Enfin, si le monde de l’édition connaît un essor considérable pendant et après la Deuxième Guerre mondiale, on constate rapidement la nécessité de régir les pratiques et de créer des organismes qui contribueront à la promotion du livre. La Bibliothèque nationale du Canada, fondée en 1953, et le Conseil des Arts, qui apparaît en 1957, en constituent deux exemples. C’est également dans les années 1950 que se développe le réseau de librairies, principalement en milieu urbain, et qu’on voit des entreprises européennes comme Flammarion et Larousse s’installer au Québec. Le contrôle du clergé sur le contenu des livres et sur la lecture est alors en déclin, et la censure est de plus en plus contestée dans les revues et les journaux.

Le temps des éditeurs 1940-1959, comme le premier volume de la série sur l’Histoire de l’édition littéraire au Québec au xxe siècle, deviendra rapidement un ouvrage incontournable pour qui s’intéresse à l’histoire de l’imprimé et de sa diffusion, ainsi qu’aux conditions dans lesquelles s’est développée la littérature québécoise.

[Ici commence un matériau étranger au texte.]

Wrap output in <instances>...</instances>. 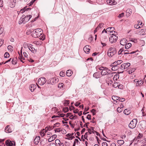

Le propos, qui couvre toutes les sphères d’activité liées à l’édition, témoigne d’un souci d’érudition considérable, et est complété par des illustrations et des photos qui ont été judicieusement insérées à la fin des chapitres. Le troisième tome de la série, qui se penchera sur la période 1960-2000, devrait paraître dans quelques années et sera donc attendu avec impatience.